I wonder, as we sit together, why he thinks audiences young and old are so drawn to Liberty Man.
“Because his is a timeless story, one that every American can relate to one way or another. Each of us wants to know where we came from. From our earliest days America was a rootless society, always on the move — the very reason for the Wagon Road you’re traveling! But human beings need roots to achieve a true sense of their identity. I think there is a yearning for that identity among all Americans these days. The world is so unsettled. This country is so bitterly divided. I think my presentations simply educate and maybe even inspire tolerance in folks once they know that most of us came from someplace else to find new life and liberty in the American wilderness.” […]
Larry Johnson grew up in a small town in Harnett County, working in the tobacco and cotton fields just like his revolutionary ancestor. At 19, he enlisted in the military to fight as a marine. “When I got out of service in 1960, like a lot of kids in America, I basically had no idea what to do with my life or how to get there.” After attending Campbell College on a basketball scholarship and moving on to the University of North Carolina to earn dual degrees in history and chemistry, Johnson’s first job was working in a pilot program for the Raleigh public school system designed to stem the city’s high dropout rate.
With no guidelines on how to proceed, Johnson based his teaching on the principles of discipline and self-respect he learned in the Marine Corps. After a year, his work caught the eye of Governor Terry Sanford, a trailblazing figure in the development of North Carolina’s progressive public education system.

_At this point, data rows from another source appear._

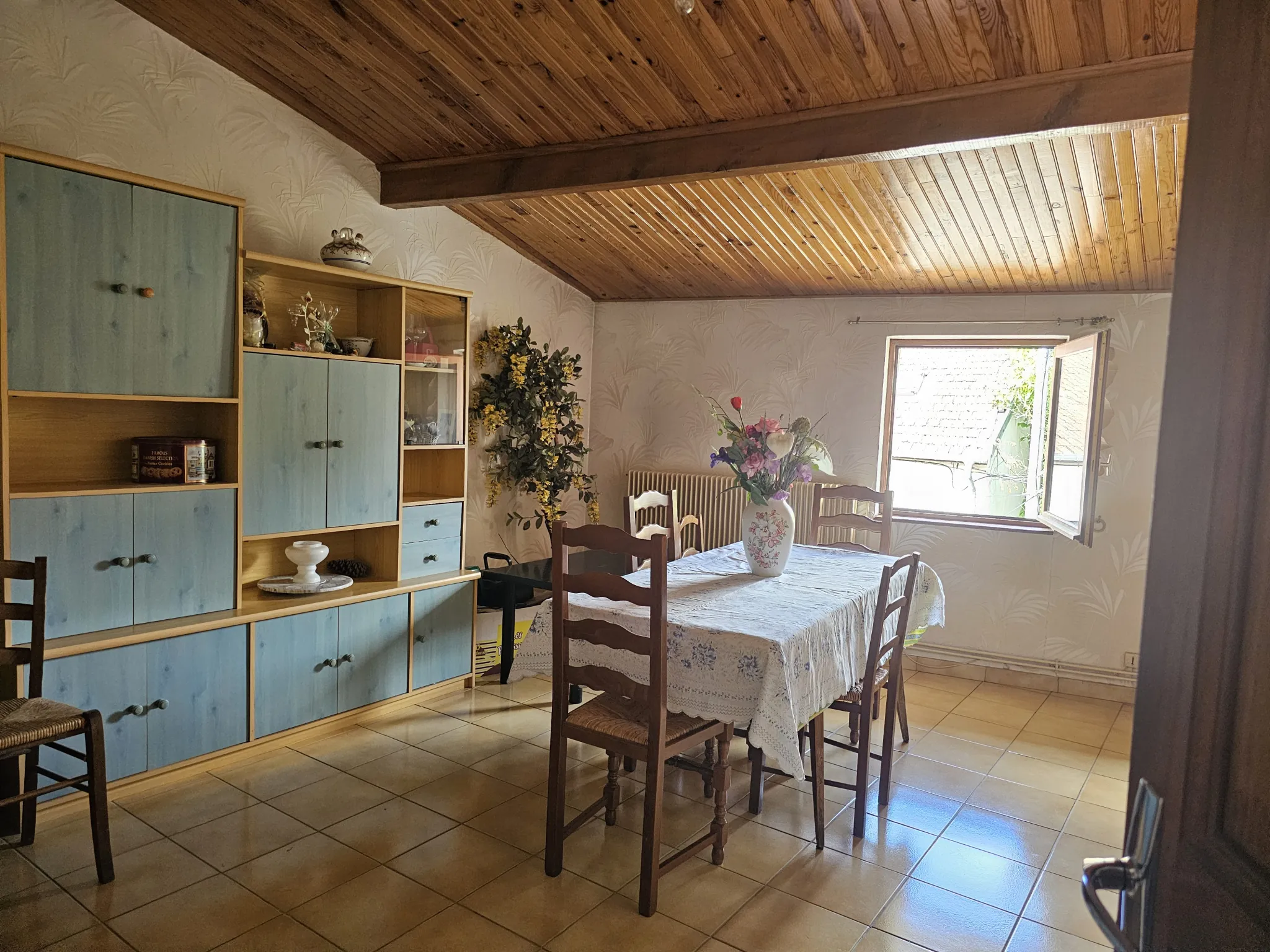 Spacieuse maison de village à Novéant-Sur-Moselle avec terrasse et 7 chambres 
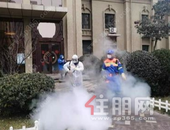 严守防疫**道防线龙湖智慧服务在行动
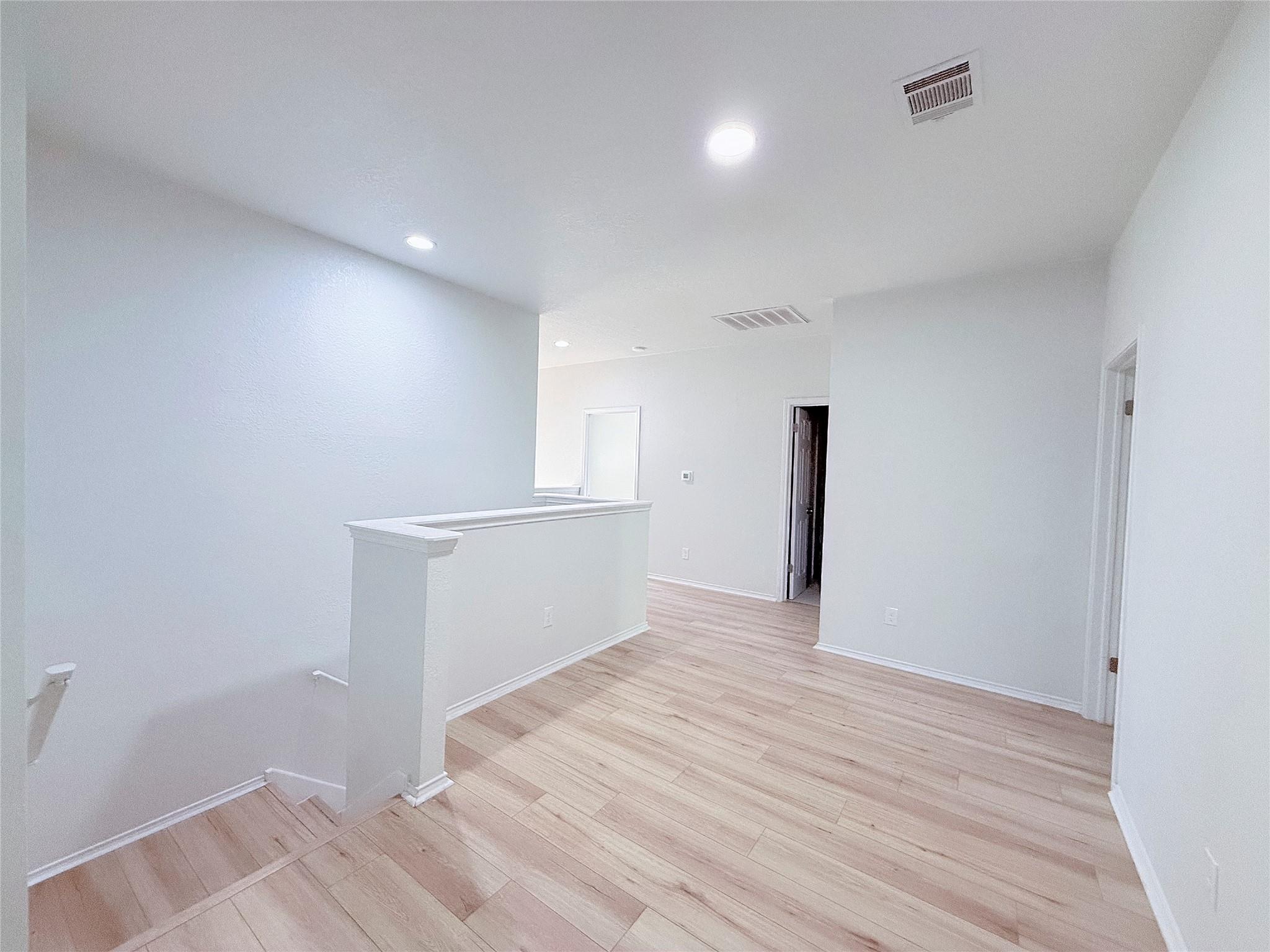 16403 Spotted Eagle Dr Property Photo 12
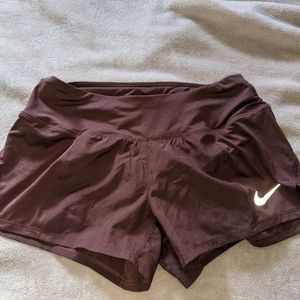 Nike Dry Fit Shorts Burgundy Size XS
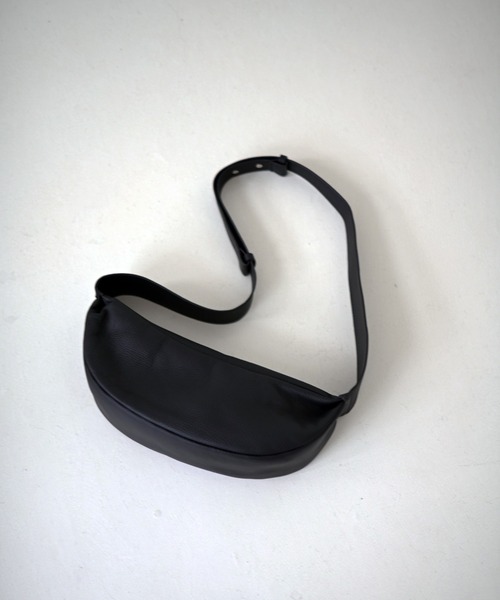 Marient（マリエント）の「Wrap Shoulder Bag（ショルダーバッグ・レディース・ベージュ/ブラック・FREE）」の14枚目の写真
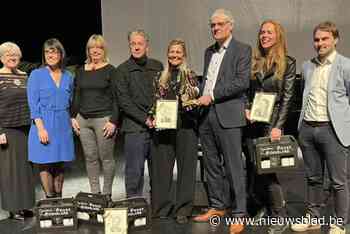 Cultuurprijs ‘De Bronzen Stekker’ uitgereikt aan voormalig schepen Jessy Salenbien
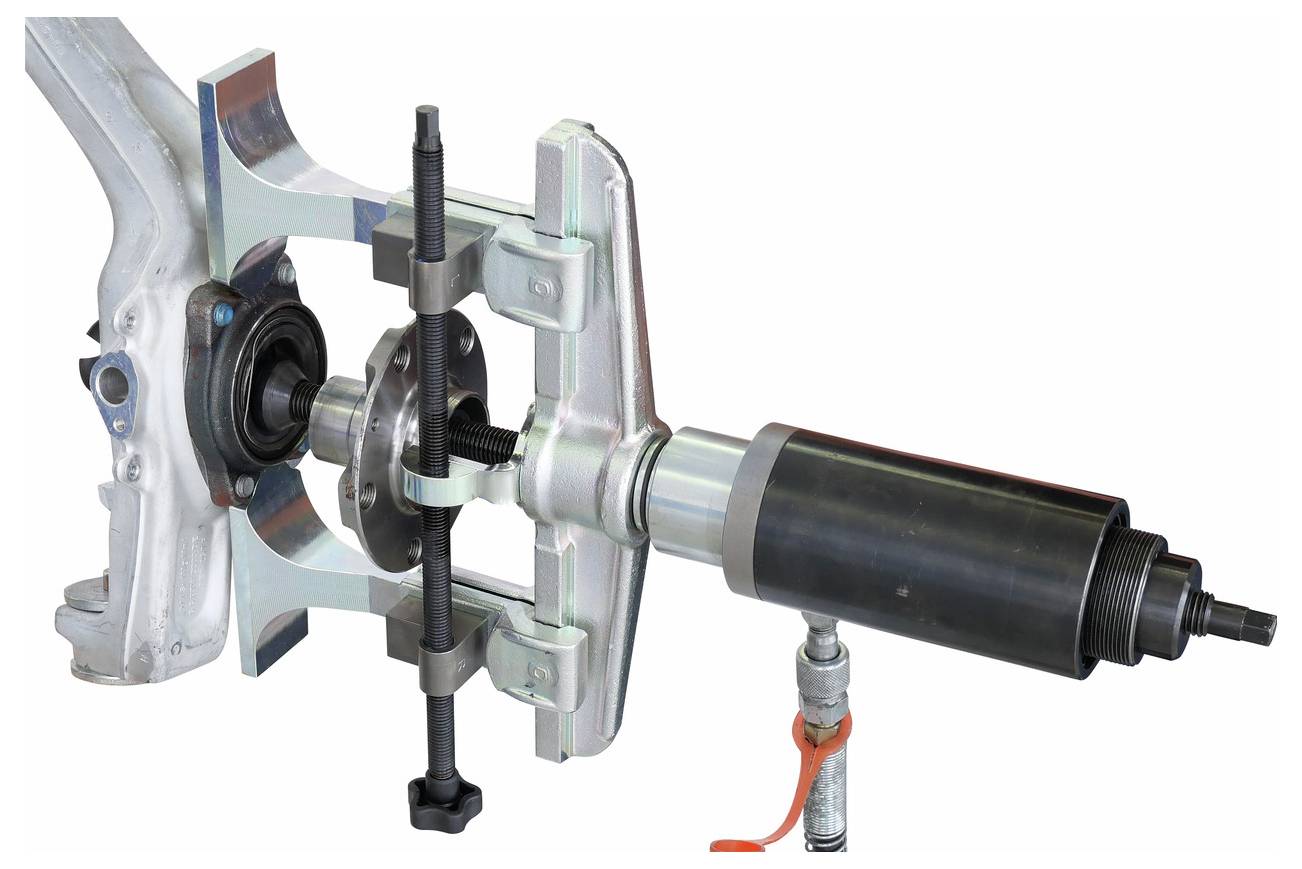 Antriebswerkzeug zum Entfernen eines Radlagers von einer Aufhängungskomponente, das den Prozess der Demontage und Reparatur in der Automobilwartung zeigt.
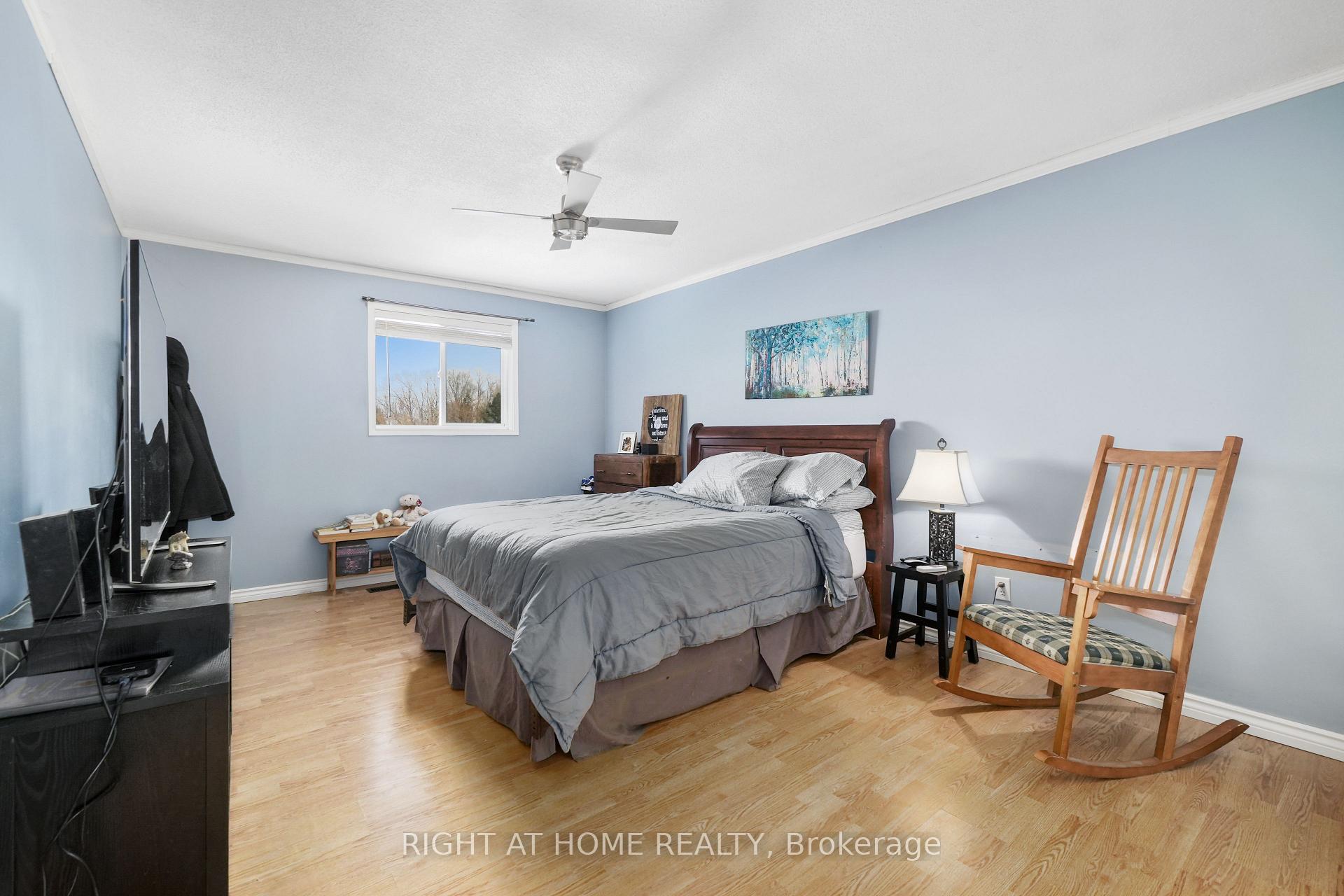 Photo 21 of 37 Trudeau Drive, Clarington, Bowmanville — HOMEH
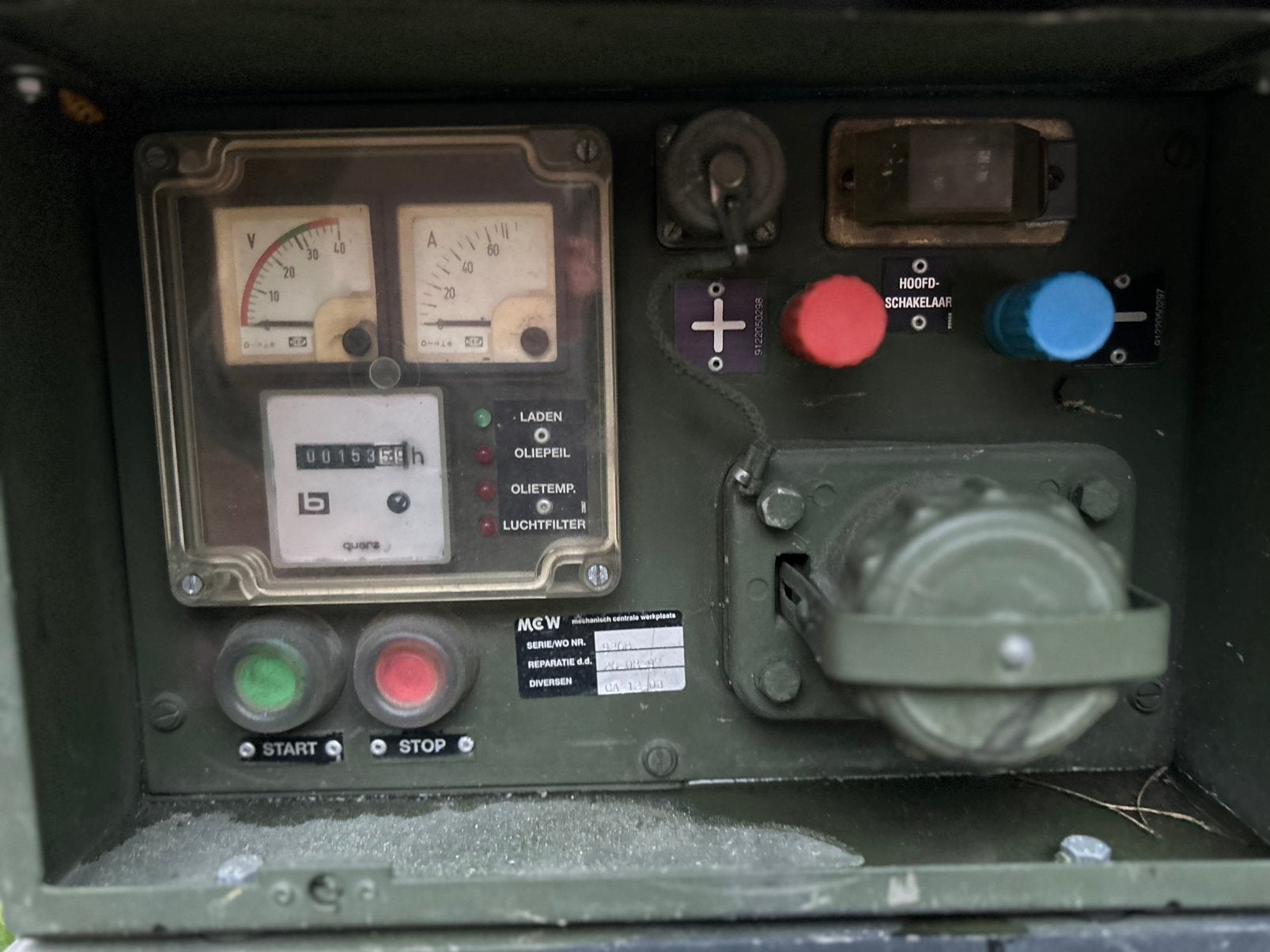 Noodstroom generator 24 volt 60a diesel hatz, Doe-het-zelf en Bouw, Ophalen, Zo goed als nieuw
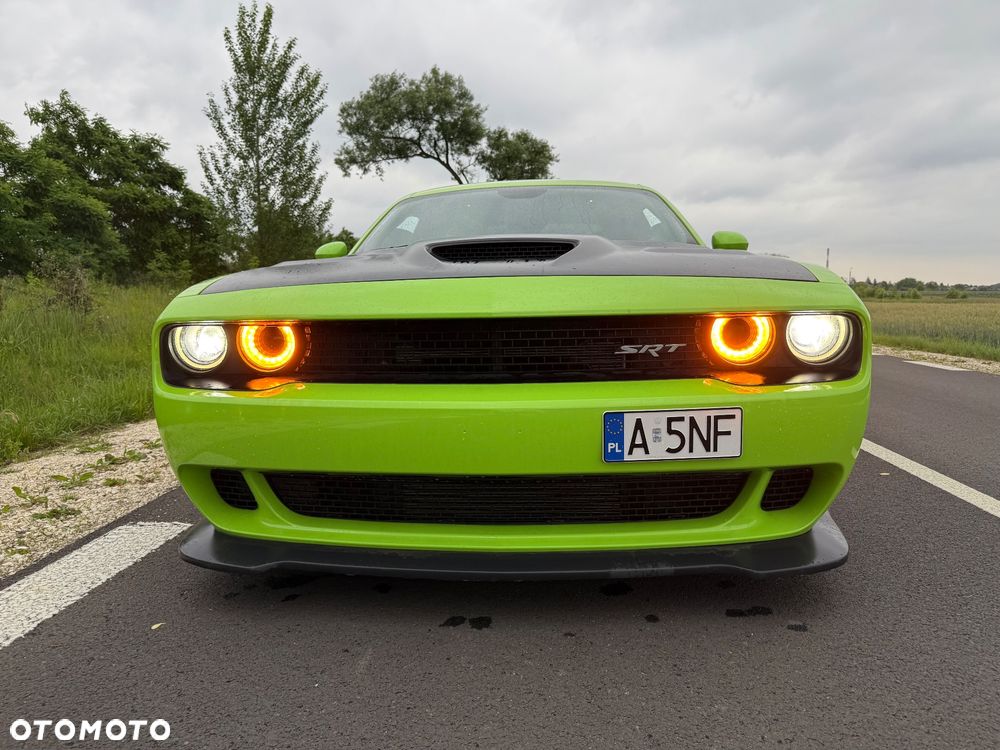 Dodge Challenger - 25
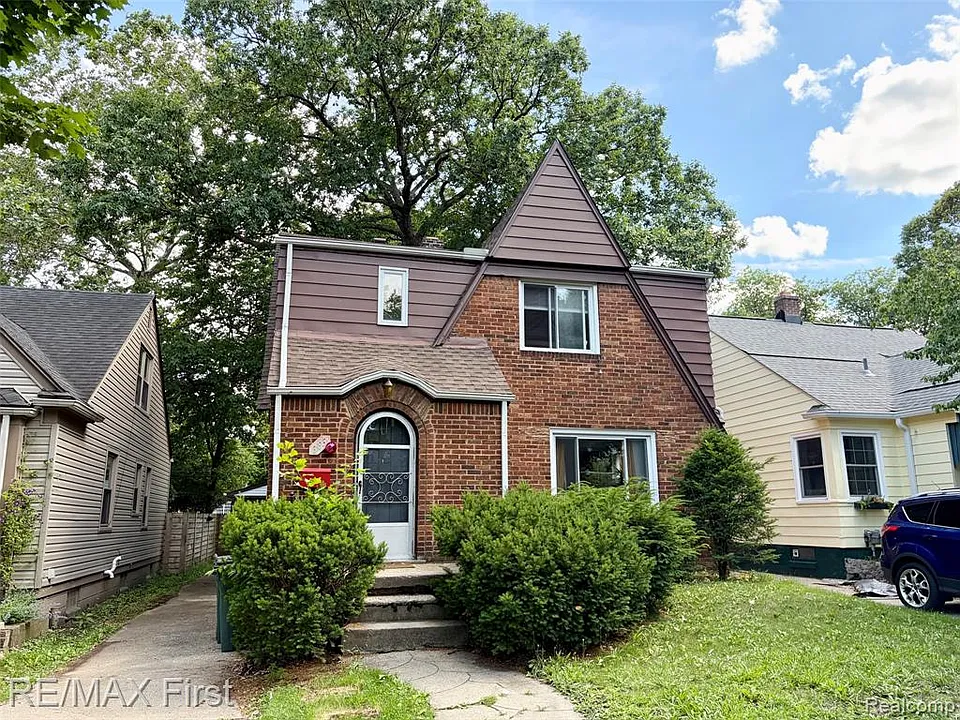 383 W Chesterfield St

“One day out of the blue Governor Sanford asked me to come see him at the state capital. So, I dressed up all my kids, coat and ties and shoes polished, and took them with me to meet the governor. The governor’s security people were alarmed to see a bunch of former juvenile delinquents descending on them. But Sanford was an 82nd Airborne vet. He loved it. He and the kids really hit it off.”
A few days later, Johnson received a call from the state superintendent of education asking if he could install his innovative program in every school district across the Old North State. They tripled his salary and made him the industrial coordinator for a groundbreaking program that established working apprenticeship programs in 115 public schools across the state. It became the basis for a cooperative education curriculum that helped inspire the creation of North Carolina’s highly regarded community college system, today one of the leading in the nation.
Two years later, he was summoned to Washington, D.C., by the secretary of education and tasked with overseeing a national vocational tech program for 49 states. Over the next two decades, Johnson’s cooperative education system enrolled more than 5 million kids in life-changing programs.
Soon after, California Gov. Ronald Reagan tapped him to write the vocational training policies manual for his presidential administration.
In the midst of all of this, Johnson earned a master of education degree from NC State and a doctorate in divinity in the Anglican Church.
“After that,” he says with a gentle smile, “I suppose Liberty Man might have been inevitable, a case of ‘once a teacher, always a teacher.’ I often think back to that slow winter day when I finally read the genealogical report on our family roots that my daughter sent me. The timing was perfect, God-sent, I think. Liberty Man has given me many years of joy — and hopefully to others as well.”
As he says this, a yellow school bus is drawing up in front of the museum. Moments later, a stream of kids begins trooping off, chattering like magpies. “I think your next audience has arrived,” I point out.
“Very good,” he says, rising on his walking stick. “You were almost as good a listener as the kids,” he adds with a wink.